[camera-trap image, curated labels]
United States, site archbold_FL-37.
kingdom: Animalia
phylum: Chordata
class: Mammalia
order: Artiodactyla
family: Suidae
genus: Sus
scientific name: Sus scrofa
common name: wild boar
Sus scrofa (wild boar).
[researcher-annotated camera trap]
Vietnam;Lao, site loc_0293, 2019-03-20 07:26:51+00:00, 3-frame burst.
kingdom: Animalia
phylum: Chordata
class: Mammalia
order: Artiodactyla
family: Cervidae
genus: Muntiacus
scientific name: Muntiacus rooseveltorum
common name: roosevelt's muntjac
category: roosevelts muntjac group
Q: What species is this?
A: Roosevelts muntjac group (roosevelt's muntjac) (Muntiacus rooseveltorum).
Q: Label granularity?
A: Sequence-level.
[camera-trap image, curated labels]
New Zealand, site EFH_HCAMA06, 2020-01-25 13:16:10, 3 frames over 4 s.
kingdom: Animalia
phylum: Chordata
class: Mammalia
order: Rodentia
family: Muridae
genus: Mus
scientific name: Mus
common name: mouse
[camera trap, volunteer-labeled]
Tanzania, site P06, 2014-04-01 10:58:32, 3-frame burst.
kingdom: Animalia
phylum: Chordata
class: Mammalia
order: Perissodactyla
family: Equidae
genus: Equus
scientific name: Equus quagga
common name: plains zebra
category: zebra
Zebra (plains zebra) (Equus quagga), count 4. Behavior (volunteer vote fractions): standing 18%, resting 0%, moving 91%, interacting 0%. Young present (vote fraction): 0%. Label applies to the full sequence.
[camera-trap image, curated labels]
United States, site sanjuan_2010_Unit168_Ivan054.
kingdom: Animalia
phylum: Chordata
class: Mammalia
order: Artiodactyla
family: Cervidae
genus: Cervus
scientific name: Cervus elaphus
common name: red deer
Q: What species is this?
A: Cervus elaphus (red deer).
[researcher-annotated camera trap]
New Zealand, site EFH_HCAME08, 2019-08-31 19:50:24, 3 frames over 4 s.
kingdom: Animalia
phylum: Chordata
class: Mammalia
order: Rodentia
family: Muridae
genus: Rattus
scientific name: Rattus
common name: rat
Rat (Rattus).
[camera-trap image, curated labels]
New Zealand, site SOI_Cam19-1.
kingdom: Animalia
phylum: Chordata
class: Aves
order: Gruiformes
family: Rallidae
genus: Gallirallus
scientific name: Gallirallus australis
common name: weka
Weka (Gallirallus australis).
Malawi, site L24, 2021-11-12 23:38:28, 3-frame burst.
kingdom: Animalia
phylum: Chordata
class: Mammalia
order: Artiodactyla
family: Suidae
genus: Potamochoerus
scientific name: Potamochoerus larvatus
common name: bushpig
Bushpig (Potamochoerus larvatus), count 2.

### Task directions
Among the records above, only the lines between the line holding "category: roosevelts muntjac group" and the line holding "New Zealand, site EFH_HCAMA06, 2020-01-25", inclusive, are to be output, exactly as written.

### Solution to the exercise
category: roosevelts muntjac group
Q: What species is this?
A: Roosevelts muntjac group (roosevelt's muntjac) (Muntiacus rooseveltorum).
Q: Label granularity?
A: Sequence-level.
[camera-trap image, curated labels]
New Zealand, site EFH_HCAMA06, 2020-01-25 13:16:10, 3 frames over 4 s.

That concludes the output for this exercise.